**GIVEN REQUEST A:** In the AWS Glue interview guide, which two Apache tools are named as other options for setting up data pipelines?
**GIVEN REQUEST B:** Extend the AWS Glue interview guide, starting after its final line.

**DOCUMENT EXCERPT:**
25+ AWS Glue Interview Questions and Answers (for 2023)

What is AWS Glue?

AWS Glue is a fully managed data ingestion and transformation service. You can build simple and cost-effective solutions to clean and process the data flowing through your various systems using AWS Glue. You can think of AWS Glue as a modern ETL alternative.

Explain why and when you would use AWS Glue compared to other options to set up data pipelines

AWS Glue makes it easy to move data between data stores and as such, can be used in a variety of data integration scenarios, including:

  1. Data lake build & consolidation: Glue can extract data from multiple sources and load the data into a central data lake powered by something like Amazon S3.
  2. Data migration: For large migration and modernization initiatives, Glue can help move data from a legacy data store to a modern data lake or data warehouse.
  3. Data transformation: Glue provides a visual workflow to transform data using a comprehensive built-in transformation library or custom transformation using PySpark
  4. Data cataloging: Glue can assist data governance initiatives since it supports automatic metadata cataloging across your data sources and targets, making it easy to discover and understand data relationships.

When compared to other options for setting up data pipelines, such as Apache NiFi or Apache Airflow, AWS Glue is typically a good choice if:

  1. You want a fully managed solution: With Glue, you don’t have to worry about setting up, patching, or maintaining any infrastructure.
  2. Your data sources are primarily in AWS: Glue integrates natively with many AWS services, such as S3, Redshift, and RDS.
  3. You are constrained by programming skills availability: Glue’s visual workflow makes it easy to create data pipelines in a no-code or low-code code way.
  4. You need flexibility and scalability: Glue can scale automatically to meet demand and can handle petabyte-scale data.

What is the AWS Glue Architecture?

The main components of AWS Glue architecture are

  • AWS Glue Catalog
  • Glue Crawlers, Classifiers, and Connections
  • Glue job

For an overview of each component, read this introduction to AWS Glue

What are the primary benefits of using AWS Data Brew?

**DATA SECTION:**
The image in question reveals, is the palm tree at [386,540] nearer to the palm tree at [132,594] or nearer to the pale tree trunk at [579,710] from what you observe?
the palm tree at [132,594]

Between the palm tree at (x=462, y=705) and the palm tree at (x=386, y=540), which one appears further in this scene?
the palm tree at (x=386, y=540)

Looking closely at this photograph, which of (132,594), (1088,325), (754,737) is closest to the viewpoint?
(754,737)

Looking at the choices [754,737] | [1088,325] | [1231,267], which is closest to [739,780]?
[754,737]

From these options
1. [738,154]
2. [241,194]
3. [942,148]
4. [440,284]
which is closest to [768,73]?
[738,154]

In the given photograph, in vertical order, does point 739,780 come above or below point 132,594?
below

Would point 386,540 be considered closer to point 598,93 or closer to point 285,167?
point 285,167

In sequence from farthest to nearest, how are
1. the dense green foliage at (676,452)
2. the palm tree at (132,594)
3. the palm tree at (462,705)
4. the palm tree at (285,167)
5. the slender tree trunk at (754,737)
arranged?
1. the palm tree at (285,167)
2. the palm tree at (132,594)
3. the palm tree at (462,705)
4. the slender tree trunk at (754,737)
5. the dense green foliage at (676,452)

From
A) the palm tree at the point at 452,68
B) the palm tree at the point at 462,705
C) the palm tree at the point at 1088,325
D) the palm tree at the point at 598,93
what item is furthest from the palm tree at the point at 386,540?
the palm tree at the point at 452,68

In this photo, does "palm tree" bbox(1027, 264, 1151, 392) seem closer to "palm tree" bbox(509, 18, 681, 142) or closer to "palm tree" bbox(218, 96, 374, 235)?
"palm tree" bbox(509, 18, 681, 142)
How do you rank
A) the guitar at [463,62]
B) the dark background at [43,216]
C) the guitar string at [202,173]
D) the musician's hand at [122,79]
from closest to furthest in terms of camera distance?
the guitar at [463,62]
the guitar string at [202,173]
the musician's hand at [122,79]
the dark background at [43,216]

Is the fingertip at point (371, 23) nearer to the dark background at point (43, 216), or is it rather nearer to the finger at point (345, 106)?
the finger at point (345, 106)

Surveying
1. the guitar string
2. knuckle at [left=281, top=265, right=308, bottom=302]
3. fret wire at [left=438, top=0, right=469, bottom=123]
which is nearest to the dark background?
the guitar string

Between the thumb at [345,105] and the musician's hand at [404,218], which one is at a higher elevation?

**REPLY A:** Apache NiFi and Apache Airflow.

**REPLY B:**
AWS Data Brew is a visual data preparation service that simplifies the process of data cleansing & transformation. The primary benefits of using AWS Data Brew are:

  1. Visual interface: Data Brew provides an intuitive visual interface for configuring data preparation workflows, making it easy for users with limited technical skills to use the service.
  2. Automated data preparation: Data Brew can automatically detect patterns in your source data and suggest actions to cleanse it. This reduces the data preparation effort significantly.
  3. Increased efficiency: The visual interface, detection of patterns and cleansing actions together significantly reduce the time spent on data preparation, improving efficiency.
  4. Integration with other AWS services: Data Brew integrates natively with many other AWS services, including Amazon S3, RDS and Redshift, making it easy to source and prepare data from those data sources for analysis or use in other applications.
  5. Flexible, pay-per-use pricing model: Like with most AWS Services, with Data Brew, you only pay for what you use, making it a cost-effective solution for data preparation that can scale with your needs.

Describe the four ways to create AWS Glue jobs

Four ways to create Glue jobs are:

  1. Visual Canvas: The Visual Canvas is an intuitive, drag-and-drop interface that makes it super easy to create Glue jobs without writing any code, or in a no-code manner.
  2. Spark script: The Spark script option allows you to create Glue jobs using Spark code in Scala or PySpark, providing access to the full Spark ecosystem to create complex data transformations.
  3. Python script: The Python script option lets you create AWS Glue jobs using Python code, useful in scenarios that require the most flexibility and versatility.
  4. Jupyter Notebook: By allowing to create AWS Glue jobs using a Jupyter Notebook, Glue makes it easy to create and run interactive data transformations, and explorations in a collaborative manner and then turn them into Glue jobs.

How does AWS Glue support the creation of no-code ETL jobs?

AWS Glue supports the creation of no-code ETL jobs through its Visual Canvas – a drag-and-drop interface to create AWS Glue jobs without writing any code. Visual Canvas allows users to visually define sources, targets, and data transformations by connecting sources to targets.

Visual Canvas comes with a library of pre-built transformations thereby making it possible to create and deploy Glue jobs quickly and easily, even for users with limited technical skills. Additionally, Visual Canvas integrates natively with other AWS services, such as S3, RDS and Redshift, making it easy to move data between these purpose-built data stores (again, using the visual canvas)

What is the difference between AWS Glue and AWS EMR?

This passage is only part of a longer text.